Task 1: Design an interface for reading input binary file

Implementation: Memory of the machine (for emulator)

  • Firstly we should read the file line by line, and store the lines i.e. ARM instructions somewhere called memory of the machine, maybe an array in this inplementation.

  • Possible problems:

    • You cannot really have a primary data structure that has a dynamic size, so to store the instructions line by line, we could either:
      • Use a linked list, and append each "instruction" at the end of the list once we have read it.
      • Use an array, with the array size subject to the maximum ARM machine memory, 64KB. (I prefer this one).
  • Given that all instructions are 32 bits and aligned on a 4-byte boundary, the memory should be implemented as a "table", with the instruction in each row, and the address of the "head" of each row, should be a multiple of 4.

  • Then we could see, the memory is an array of 8 bits unsigned integers in this implementation, with size 2^16 = 65536. Once we want to fetch data from the memory, we should start with indices (which is a multiple of 4).

  • Note that our ARM memory is byte-addressable, so the bytes are addressing in big-endian scheme.

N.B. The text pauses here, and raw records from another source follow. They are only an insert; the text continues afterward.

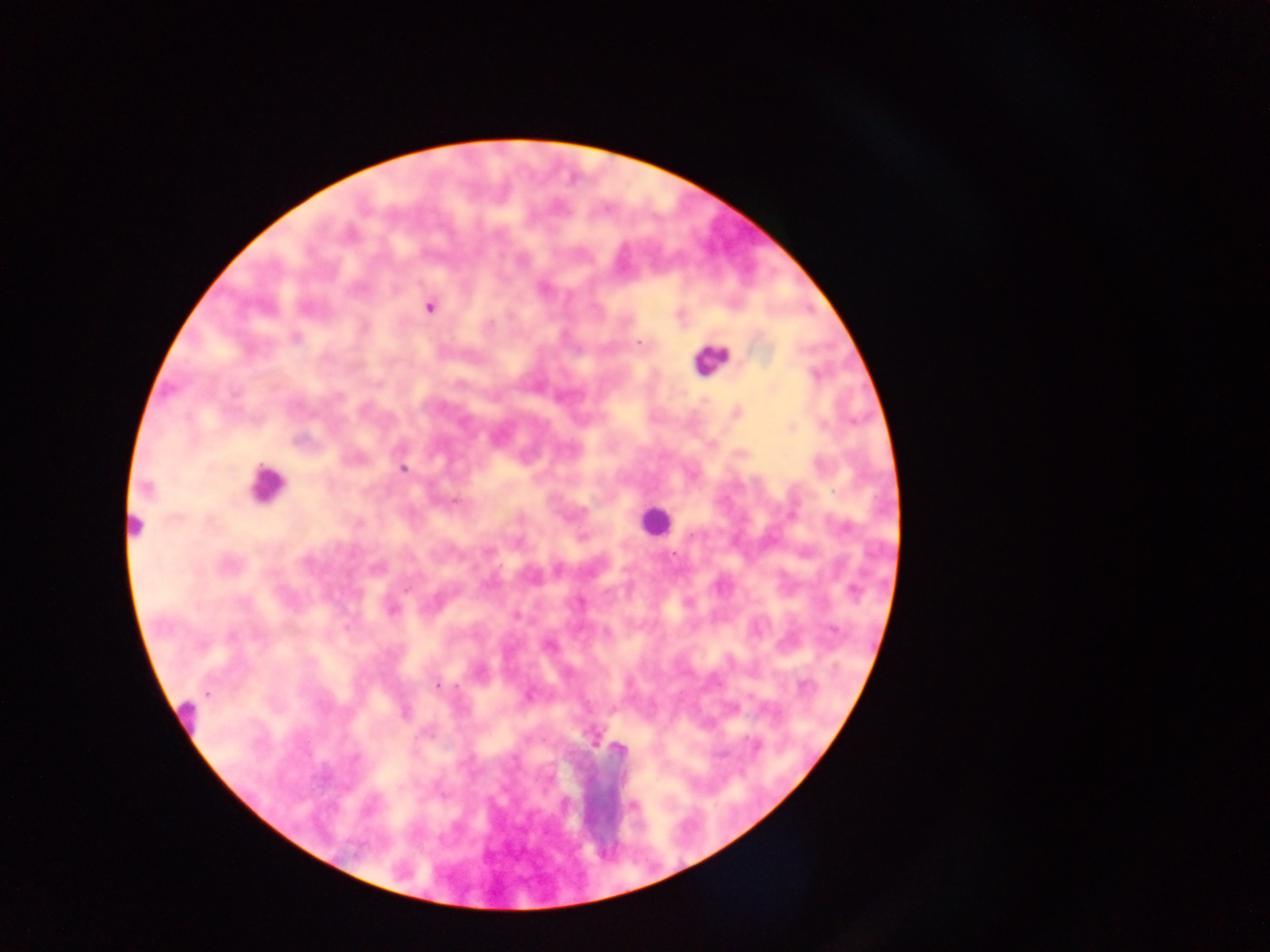
Approximate centers as (x, y) in pixels.
Plasmodium parasites: (429, 308), (296, 338), (638, 342), (816, 374), (339, 396), (402, 469), (146, 489), (455, 503), (359, 524), (583, 538), (487, 551), (674, 553), (227, 565), (406, 589), (853, 591), (392, 610), (517, 617), (231, 635), (259, 636), (202, 644), (438, 685), (207, 693), (404, 712), (756, 746).

Leukocyte locations: (710, 359), (266, 483), (655, 520), (132, 532), (183, 716). Single field of view. Collected in Ghana. Mobile-phone photograph taken through the microscope. Image is 1270×952 pixels. Thick blood film.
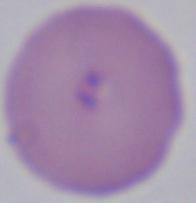

Captured at 1000x magnification. Micrograph. A Babesia parasite is seen.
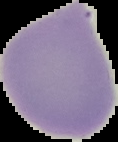

image size = 118×142 pixels
result = negative for Plasmodium parasites
image type = segmented cell region on a black background
preparation = thin blood film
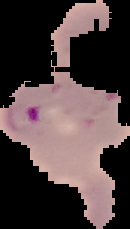
Summary:
  - Image type: cell region segmented out of the field of view; surrounding area masked to black
  - Result: Plasmodium parasites detected
  - Preparation: thin blood film
  - Image size: 130×229 pixels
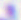

Summary:
  - Identification: Toxoplasma gondii
  - Modality: micrograph
  - Magnification: 400x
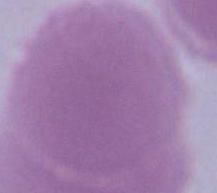
Summary:
  - Identification: red blood cell
  - Modality: photomicrograph
  - Magnification: 1000x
Assess the morphology of the erythrocytes.
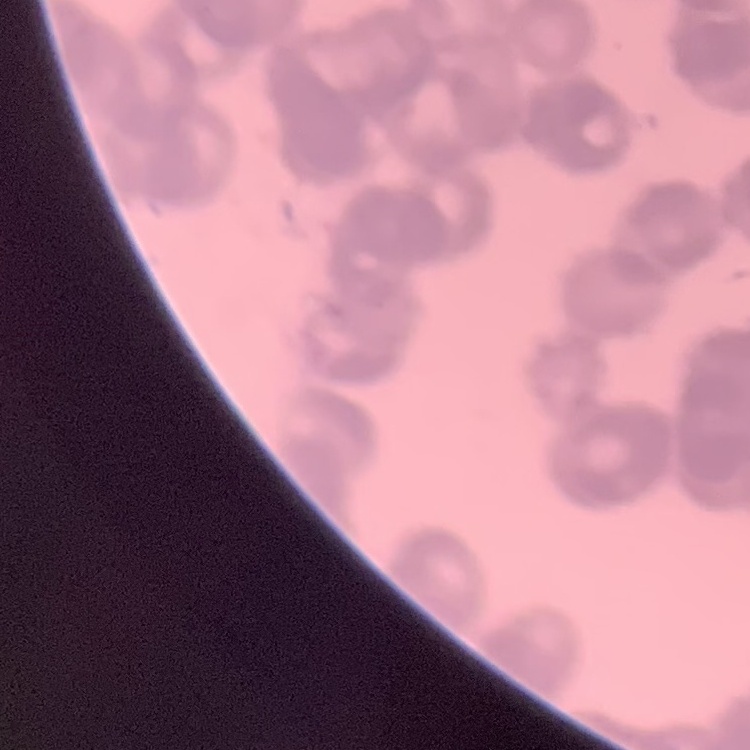

Rouleaux formation.

Thin peripheral smear. One tile cut from a larger photomicrograph. Field's or Giemsa stain.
Give the position of each Plasmodium falciparum parasite with its life-cycle stage, each leukocyte, and any debris.
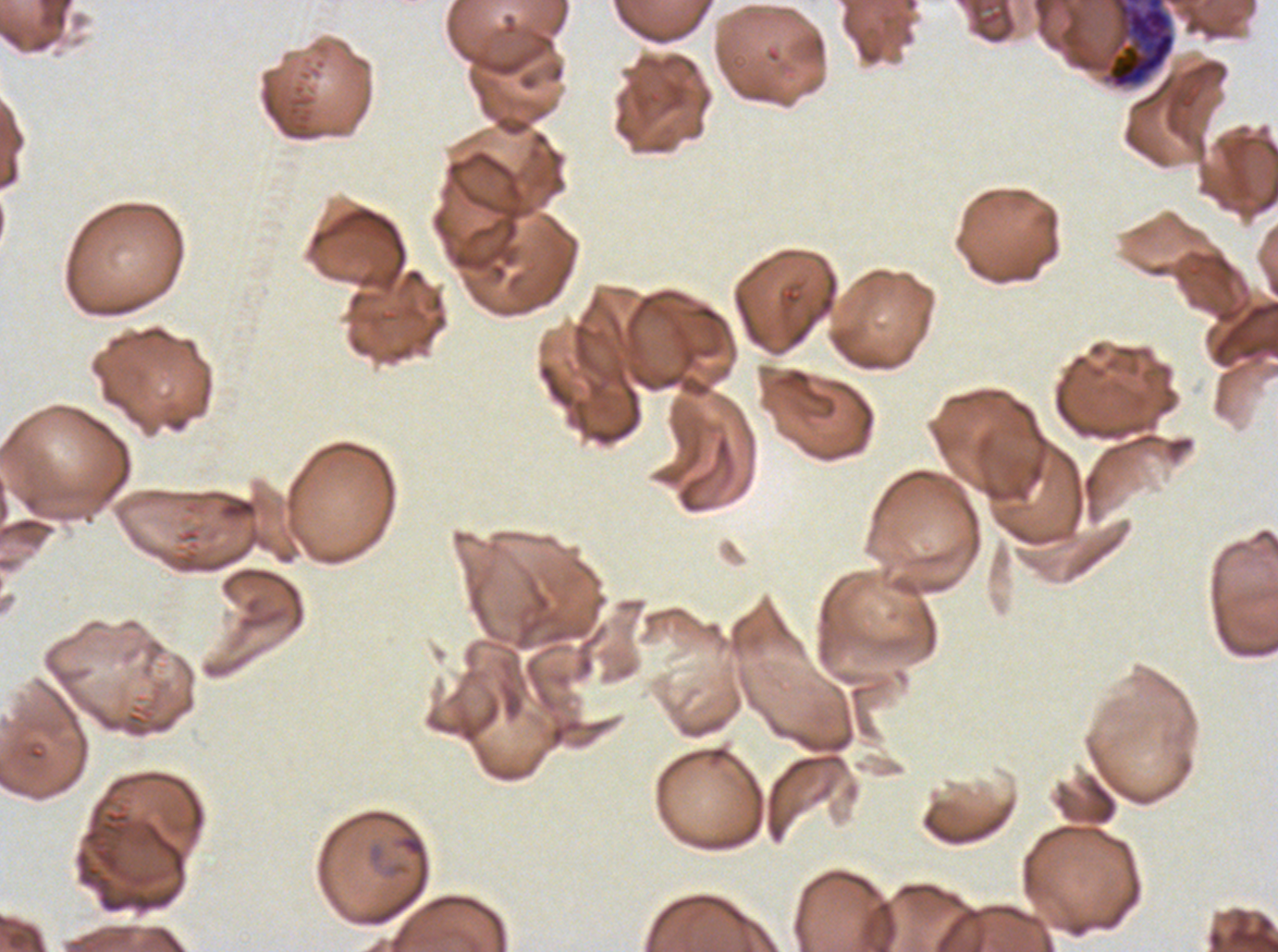

Approximate bounding boxes as [x1, y1, x2, y2] in pixels.
Early schizonts: [1101, 0, 1176, 90].
No rings, late-ring/early-trophozoite forms, mid trophozoites, late trophozoites, late schizonts, segmenters, gametocytes, leukocytes, or debris observed.

specimen = ex-vivo Plasmodium falciparum culture from a patient in The Gambia, grown for 24 to 48 hours
field of view = sub-image separated from a larger composite
preparation = thin blood film
image size = 1278×952 pixels
stain = Giemsa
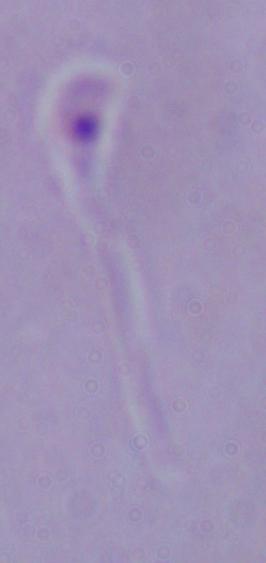
identification = Leishmania
magnification = 1000x
modality = photomicrograph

Implementation: Registers of the machine (for emulator)

  • Given that:
    • an ARM system has 17 registers:
      • 0 - 12 General purpose
      • 13, 14 (ignored)
      • PC register is 15
      • CPSR register is 16
      • The CPSR register is used to:
        • configure the operating mode of the ARM processor
        • check conditions for conditional ARM instructions
        • should be initialised as 0
        • IMPORTANT: the top four bits carry the status flags. (the NZCV flags)
    • a register is represented as a 32-bit integer
  • We need another data structure to store values in the registers (In this case, an array of course).
  • Idea: You might could define a C data structure (e.g. a struct) to represent the internal state of an ARM machine.
  • Note: the ARM instruction set does not have a halt instuction, i.e. we need to use a while (true) loop in the implementation to make the processor run forever. Also, the machine should interpret an all-zero instruction as the signal of termination.
  • Then we should print the value of each register, and contents (instructions) of any non-zero location.